It's one of those subtle little tone things.
  • Are the people "slaves" to the corporate machines that rule their lives?
  • Or are they hardscrabble "frontier folk" scraping by on their skills and their wits in a world that couldn't care less about them?
  • Is the technology they live with "factory fresh" in mint condition or is it barely functioning salvaged junk that everyone else threw away?
Irony of ironies, it's the interstellar backwater/rural places that tend to be the "low technology wastelands" where people are struggling to get by ... while the high population/urbanized places tend to be the "high tech flying cars" settings (where people are ALSO struggling to get by) ... although there are obvious exceptions to these defaults.

Low tech stuff tends to be "well lived in/worn" while the high tech stuff tends to be "shiny/clean" almost every time in sci-fi for some reason. Probably because Really High Tech™ stuff doesn't maintain itself and requires specialists to keep it all running, while Low Tech™ stuff just needs to not let the magic smoke get out of it.
 
THe tentative plan, leaked by Mark Hamill, was to do the Thrawn Trilogy.

This blows my mind. Assuming they executed even halfway competently, it would have put the prequel trilogy to shame.

That's really amazing they'd cede so much to "a game company".

Or, depending on how you look at it, how much they'd cede to novelist Timothy Zahn. But I have no inside information on how much Zahn was provided with line direction, or editing for continuity, so it might come to the same thing.

I'm reminded some of the Star Wars novels were good, not just as Star Wars, but good in their own right. That's not always the case with licensed properties. I dropped them anyway at one point because there were just so many, but I might revisit Aramis' list above to see what holds up, and what I missed.
 
Current word is that the Star Wars franchise acts as a loss leader for Disney, though the loss part is unintentional.

With British tax credits, it might be revenue neutral for the films, and if anyone buys copies and merchandise attributed directly to them, may eventually make some money.

The streaming/television shows seem to indicate ideologically motivated storylines, mixed with cluelessness, and driven by desperation, the return of Thrawn being a known quantity and fan favourite.
 
That's really amazing they'd cede so much to "a game company". But if the quality was good, then why not -- someone has to write this stuff.

Adam Savage made an interesting side comment, it was a model making video, but he was contrasting SW models to Star Trek, and how SW was all dirty and patched together. I basically said the SW was a dystopian point of view, while ST was a utopian point of view.

There sure doesn't seem to be a lot of Middle Class portrayed in the SW universe.
Several are significant in certain novel series...

We get a working stiff in the Sten Series, but he gets rescued from it to become a black-ops team member, later leader.

Captain Naismith is firmly middle class until she falls for Lord Aral Vorkosigan.... and went from upper-middle class on Beta, to the Emperor's Regent's Wife, and godmother to the Emperor, on backwater Barrayar. We also have Baz and Ekaterina who both were middle class before Miles... but those near Miles do tend to wind up with social status shifts...

━━━━━━

### Requirements
a) Answer these questions from the sci-fi discussion, one per line: (i) Who leaked the tentative plan to do the Thrawn Trilogy? (ii) What did Adam Savage contrast Star Wars models with? (iii) Which series features a working stiff who becomes a black-ops team member?
b) Pick up the sci-fi discussion after its last sentence and write the next few sentences in the same conversational voice.

### Dataset
━━━━━━

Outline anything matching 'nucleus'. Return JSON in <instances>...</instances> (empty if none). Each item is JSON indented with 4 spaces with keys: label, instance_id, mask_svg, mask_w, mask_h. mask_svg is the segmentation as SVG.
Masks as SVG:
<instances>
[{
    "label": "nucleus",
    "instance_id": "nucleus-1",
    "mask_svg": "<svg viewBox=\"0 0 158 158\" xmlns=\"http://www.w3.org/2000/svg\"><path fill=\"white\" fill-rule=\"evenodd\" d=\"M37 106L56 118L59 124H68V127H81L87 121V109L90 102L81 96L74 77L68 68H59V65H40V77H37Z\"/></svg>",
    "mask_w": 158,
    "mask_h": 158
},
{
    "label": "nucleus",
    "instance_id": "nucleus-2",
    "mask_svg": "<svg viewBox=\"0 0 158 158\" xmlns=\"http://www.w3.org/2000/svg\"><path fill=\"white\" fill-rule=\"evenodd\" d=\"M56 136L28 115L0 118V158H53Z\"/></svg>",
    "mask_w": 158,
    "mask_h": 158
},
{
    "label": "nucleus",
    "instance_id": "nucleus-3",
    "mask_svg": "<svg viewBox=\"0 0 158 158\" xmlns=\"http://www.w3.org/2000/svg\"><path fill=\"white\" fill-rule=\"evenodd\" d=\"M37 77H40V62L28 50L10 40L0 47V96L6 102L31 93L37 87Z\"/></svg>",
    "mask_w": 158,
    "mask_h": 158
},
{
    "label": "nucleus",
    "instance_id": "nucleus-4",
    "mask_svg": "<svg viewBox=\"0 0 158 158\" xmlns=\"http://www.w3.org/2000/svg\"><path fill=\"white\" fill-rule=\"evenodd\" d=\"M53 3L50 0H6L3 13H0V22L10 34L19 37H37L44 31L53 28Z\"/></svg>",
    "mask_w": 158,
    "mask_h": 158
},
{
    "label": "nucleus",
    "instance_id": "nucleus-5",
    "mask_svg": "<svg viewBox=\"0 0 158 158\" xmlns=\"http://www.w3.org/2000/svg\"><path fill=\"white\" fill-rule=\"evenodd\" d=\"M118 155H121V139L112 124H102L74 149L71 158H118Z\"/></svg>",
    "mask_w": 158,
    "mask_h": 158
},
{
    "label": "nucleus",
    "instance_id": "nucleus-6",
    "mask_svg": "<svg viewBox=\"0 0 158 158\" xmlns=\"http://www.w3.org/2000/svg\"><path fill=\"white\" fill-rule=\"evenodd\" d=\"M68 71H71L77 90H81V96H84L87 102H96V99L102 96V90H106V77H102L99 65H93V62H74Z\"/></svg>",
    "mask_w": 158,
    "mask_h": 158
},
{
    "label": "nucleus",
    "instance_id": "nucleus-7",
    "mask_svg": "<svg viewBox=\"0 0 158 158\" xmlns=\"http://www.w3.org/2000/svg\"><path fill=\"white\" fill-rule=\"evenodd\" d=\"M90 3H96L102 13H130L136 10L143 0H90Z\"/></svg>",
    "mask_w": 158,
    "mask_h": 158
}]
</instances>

━━━━━━

### Final answers
a)
(i) Mark Hamill
(ii) Star Trek models
(iii) The Sten Series

b)
We also get Ethan of Athos in the Vorkosiverse.

Babylon 5, we have Garibaldi, a firmly middle class working stiff who is way in over his head. Zach's probably lower class, but might be middle.

The relaunched Lost In Space seemed like the family was middle class...

Starship Troopers, most seem to be middle class.

Oh, and Robotech - both Rick Hunter and Lynn Minmei start middle class; Lisa Hays is the daughter of a a member of the council, so upper class. If you go on to read the novels (don't do #18... the rest are very good, but 18 is kind of a "«bleep»-it. phone this one in." Minmei's story is middle class to starlet back to broke starlet to nearly starving starlet.

They're highly present as supporting cast...

Here's my theory why... The wealthy can afford to adventure.
The poor have little to lose by adventures.
The middle class are comfortable, but persons comfortable seldom seek bettering themselves at great risk. At least, not outside the organized military.
 
I guess my main point is that it doesn't seem the middle class (mind, I've only watched the movies and such) is portrayed much.

Obviously, Luke Skywalkers family on Tatooine are firmly middle class, landowners, farmers. But portrayed in, essentially, a frontier setting.

I guess what I'm really thinking is there's not much in terms of "suburbia" portrayed. We've seen several shopkeepers, folks bustling about, but all of the lands are either very high end (i.e. Coruscant), or on a lawless frontier always on the brink of disaster. Makes for great adventure, to be sure.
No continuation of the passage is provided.